*Stated goal*:
Could you reproduce each of the records below word for word, without changing anything?

::: Task material :::

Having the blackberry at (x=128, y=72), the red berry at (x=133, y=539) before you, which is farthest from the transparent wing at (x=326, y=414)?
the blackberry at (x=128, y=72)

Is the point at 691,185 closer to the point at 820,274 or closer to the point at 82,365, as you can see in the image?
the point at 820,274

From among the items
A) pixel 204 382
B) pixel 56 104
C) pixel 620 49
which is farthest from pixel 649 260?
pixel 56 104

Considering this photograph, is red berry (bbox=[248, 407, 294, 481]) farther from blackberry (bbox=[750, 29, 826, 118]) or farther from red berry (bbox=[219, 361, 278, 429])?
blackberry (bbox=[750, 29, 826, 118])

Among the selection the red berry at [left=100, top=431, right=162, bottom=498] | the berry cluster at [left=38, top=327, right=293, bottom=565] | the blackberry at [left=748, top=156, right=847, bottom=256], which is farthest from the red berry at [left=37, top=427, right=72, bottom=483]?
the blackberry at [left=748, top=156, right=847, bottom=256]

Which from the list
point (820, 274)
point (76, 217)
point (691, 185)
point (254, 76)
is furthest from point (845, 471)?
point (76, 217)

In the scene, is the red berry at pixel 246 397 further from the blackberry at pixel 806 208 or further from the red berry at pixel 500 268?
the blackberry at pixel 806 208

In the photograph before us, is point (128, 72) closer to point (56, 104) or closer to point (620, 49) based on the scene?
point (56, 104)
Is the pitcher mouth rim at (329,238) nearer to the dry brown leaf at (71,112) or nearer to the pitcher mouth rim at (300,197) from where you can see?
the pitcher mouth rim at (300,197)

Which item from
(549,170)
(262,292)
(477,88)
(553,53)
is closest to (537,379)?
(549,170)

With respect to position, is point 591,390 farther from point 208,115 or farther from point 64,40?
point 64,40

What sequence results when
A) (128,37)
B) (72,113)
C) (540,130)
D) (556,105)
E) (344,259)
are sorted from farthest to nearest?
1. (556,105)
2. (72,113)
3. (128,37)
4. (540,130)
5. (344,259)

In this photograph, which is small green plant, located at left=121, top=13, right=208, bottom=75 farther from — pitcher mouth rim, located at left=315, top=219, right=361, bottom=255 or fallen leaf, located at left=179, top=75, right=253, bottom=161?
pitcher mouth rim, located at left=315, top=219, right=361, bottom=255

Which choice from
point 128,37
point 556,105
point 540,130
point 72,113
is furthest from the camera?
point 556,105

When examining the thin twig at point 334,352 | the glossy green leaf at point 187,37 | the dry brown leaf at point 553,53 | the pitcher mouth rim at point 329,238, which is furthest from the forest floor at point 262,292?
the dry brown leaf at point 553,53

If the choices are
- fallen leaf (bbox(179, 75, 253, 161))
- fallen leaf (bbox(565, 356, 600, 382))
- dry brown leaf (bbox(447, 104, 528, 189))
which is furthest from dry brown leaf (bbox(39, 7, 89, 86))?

:::

*The answer*:
Having the blackberry at (x=128, y=72), the red berry at (x=133, y=539) before you, which is farthest from the transparent wing at (x=326, y=414)?
the blackberry at (x=128, y=72)

Is the point at 691,185 closer to the point at 820,274 or closer to the point at 82,365, as you can see in the image?
the point at 820,274

From among the items
A) pixel 204 382
B) pixel 56 104
C) pixel 620 49
which is farthest from pixel 649 260?
pixel 56 104

Considering this photograph, is red berry (bbox=[248, 407, 294, 481]) farther from blackberry (bbox=[750, 29, 826, 118]) or farther from red berry (bbox=[219, 361, 278, 429])?
blackberry (bbox=[750, 29, 826, 118])

Among the selection the red berry at [left=100, top=431, right=162, bottom=498] | the berry cluster at [left=38, top=327, right=293, bottom=565] | the blackberry at [left=748, top=156, right=847, bottom=256], which is farthest from the red berry at [left=37, top=427, right=72, bottom=483]?
the blackberry at [left=748, top=156, right=847, bottom=256]

Which from the list
point (820, 274)
point (76, 217)
point (691, 185)
point (254, 76)
is furthest from point (845, 471)?
point (76, 217)

In the scene, is the red berry at pixel 246 397 further from the blackberry at pixel 806 208 or further from the red berry at pixel 500 268?
the blackberry at pixel 806 208

In the photograph before us, is point (128, 72) closer to point (56, 104) or closer to point (620, 49) based on the scene?
point (56, 104)
Is the pitcher mouth rim at (329,238) nearer to the dry brown leaf at (71,112) or nearer to the pitcher mouth rim at (300,197) from where you can see?
the pitcher mouth rim at (300,197)

Which item from
(549,170)
(262,292)
(477,88)
(553,53)
is closest to (537,379)?
(549,170)

With respect to position, is point 591,390 farther from point 208,115 or farther from point 64,40?
point 64,40

What sequence results when
A) (128,37)
B) (72,113)
C) (540,130)
D) (556,105)
E) (344,259)
are sorted from farthest to nearest?
1. (556,105)
2. (72,113)
3. (128,37)
4. (540,130)
5. (344,259)

In this photograph, which is small green plant, located at left=121, top=13, right=208, bottom=75 farther from — pitcher mouth rim, located at left=315, top=219, right=361, bottom=255 or fallen leaf, located at left=179, top=75, right=253, bottom=161?
pitcher mouth rim, located at left=315, top=219, right=361, bottom=255

Which choice from
point 128,37
point 556,105
point 540,130
point 72,113
is furthest from the camera?
point 556,105

When examining the thin twig at point 334,352 | the glossy green leaf at point 187,37 | the dry brown leaf at point 553,53 | the pitcher mouth rim at point 329,238, which is furthest from the forest floor at point 262,292?
the dry brown leaf at point 553,53

If the choices are
- fallen leaf (bbox(179, 75, 253, 161))
- fallen leaf (bbox(565, 356, 600, 382))
- dry brown leaf (bbox(447, 104, 528, 189))
which is furthest from dry brown leaf (bbox(39, 7, 89, 86))?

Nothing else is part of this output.